→ Task item:
Change every "expert systems" to "knowledge-based systems" in the page excerpt, from "There is an" up to and including "gap is discussed.", and give that passage again.

The aim of this chapter is to consider the limits to rationalization and, therefore, the barriers to further devaluation of professional skills. If these limits are not recognized, an erosion in special qualifications acquired through professional training may emerge, thereby adversely affecting the quality of services. It is important to look at how far-reaching are the consquences of using information technologies as a means to distribute tasks and functions of administrative work and to substitute human labour for the devaluation of skills. Examination of two case-studies leaves little doubt that increased rationalization through automation of various parts of the decision-making process causes erosion of skill and professional knowledge, increased division of labour destroying that element of skill gained from the organizational culture, and hence limits the scope for action (inflexibility as technology does not accept the contradictions of social reality) and the ability to act with competence in a context. Only through “careful” strategies of rationalization can flexibility and effectiveness of administrative action be maintained or improved in an increasingly complex environment.

This chapter discusses the changing nature of apprenticeship training and describes some of the principles and weaknesses of the system of supplying engineering craftsmen in the UK. The “new” approach to craft training in the UK focusses on aspects such as duration, contents, standards, assessment, relevance, and openness. For example, training needs are increasingly seen in terms of mending and mental rather than making and manual skills and knowledge. This development requires that job structures should transcend existing rigid job boundaries and take into account such features as versatility, adaptability, and diagnostic ability. While there is a move to create a high degree of common skilling amongst engineering craftsmen there is also the recognition of a need to produce both “skill” and “process system” specialists. New apprenticeship in the UK is being developed with three recognizable streams: specialist craftsmen; operator craftsmen; and, process systems craftsmen.

This chapter deals with issues such as those of delegation of decison making, quality of service and competence, arising from the application of information technology in the domain of the Norwegian National Insurance Administration system. For example, within the context of “national conformity” of practice, the quality of service will demand uniformity in interpretation regardless of the individual insured person’s particular circumstances. The emphasis on efficiency and time, and a degree of “tailor-made” information may lead to reduced access and communication between the people who want to use the system and the service itself. Rationalization in complex domains (cases) of decision making may cause the case-handler either simply to ignore the problematic aspects of a case, or to make an intuitive choice instead of conferring with the relevant legal sources. There is empirical evidence from the Norwegian case that in a large number of cases the use of data systems may have a positive effect as they can weed out elementary errors and omissions in calculations, but at a more complex level where legal expertise and judgment is required, such systems may give no insight and support. It is important, therefore, to develop criteria for evaluating the non-time-related aspects of the quality of service, and thereby define aims for, and evaluate, public-oriented activities.

There is an abundance of promises to expert systems with user-friendly and intelligent interfaces providing cloned expertise for augmented job performance. A closer look reveals that very few systems are in operation, and that there is a serious gap between claims and reality. Basically, “knowledge engineering” is a modern form of “work study engineering”, and yet job and organizational design issues are rarely addressed in the literature on designing expert systems. This serious gap is discussed.

→ Material supplied:
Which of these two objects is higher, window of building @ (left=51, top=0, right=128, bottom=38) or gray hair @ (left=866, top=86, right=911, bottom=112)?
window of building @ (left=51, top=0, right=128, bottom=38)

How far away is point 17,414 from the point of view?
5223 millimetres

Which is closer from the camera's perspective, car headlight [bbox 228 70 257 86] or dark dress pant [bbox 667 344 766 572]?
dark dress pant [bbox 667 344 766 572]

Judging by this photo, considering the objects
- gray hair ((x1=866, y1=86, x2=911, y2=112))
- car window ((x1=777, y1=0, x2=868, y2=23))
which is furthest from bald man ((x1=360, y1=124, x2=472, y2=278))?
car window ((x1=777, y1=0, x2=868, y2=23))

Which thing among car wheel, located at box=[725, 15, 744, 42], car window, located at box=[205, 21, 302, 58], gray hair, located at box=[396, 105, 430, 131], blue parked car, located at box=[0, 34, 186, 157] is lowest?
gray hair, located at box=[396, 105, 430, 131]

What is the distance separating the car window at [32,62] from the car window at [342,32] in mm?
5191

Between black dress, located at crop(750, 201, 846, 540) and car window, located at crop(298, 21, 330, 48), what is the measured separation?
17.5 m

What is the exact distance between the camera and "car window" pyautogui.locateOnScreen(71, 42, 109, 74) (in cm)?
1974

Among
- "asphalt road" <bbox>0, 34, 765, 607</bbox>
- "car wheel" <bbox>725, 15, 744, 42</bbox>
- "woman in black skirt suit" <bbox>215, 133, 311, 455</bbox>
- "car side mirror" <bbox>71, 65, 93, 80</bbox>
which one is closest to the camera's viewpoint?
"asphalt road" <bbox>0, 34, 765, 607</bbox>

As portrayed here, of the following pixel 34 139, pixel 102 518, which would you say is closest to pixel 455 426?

→ Result of this exercise:
There is an abundance of promises to knowledge-based systems with user-friendly and intelligent interfaces providing cloned expertise for augmented job performance. A closer look reveals that very few systems are in operation, and that there is a serious gap between claims and reality. Basically, “knowledge engineering” is a modern form of “work study engineering”, and yet job and organizational design issues are rarely addressed in the literature on designing knowledge-based systems. This serious gap is discussed.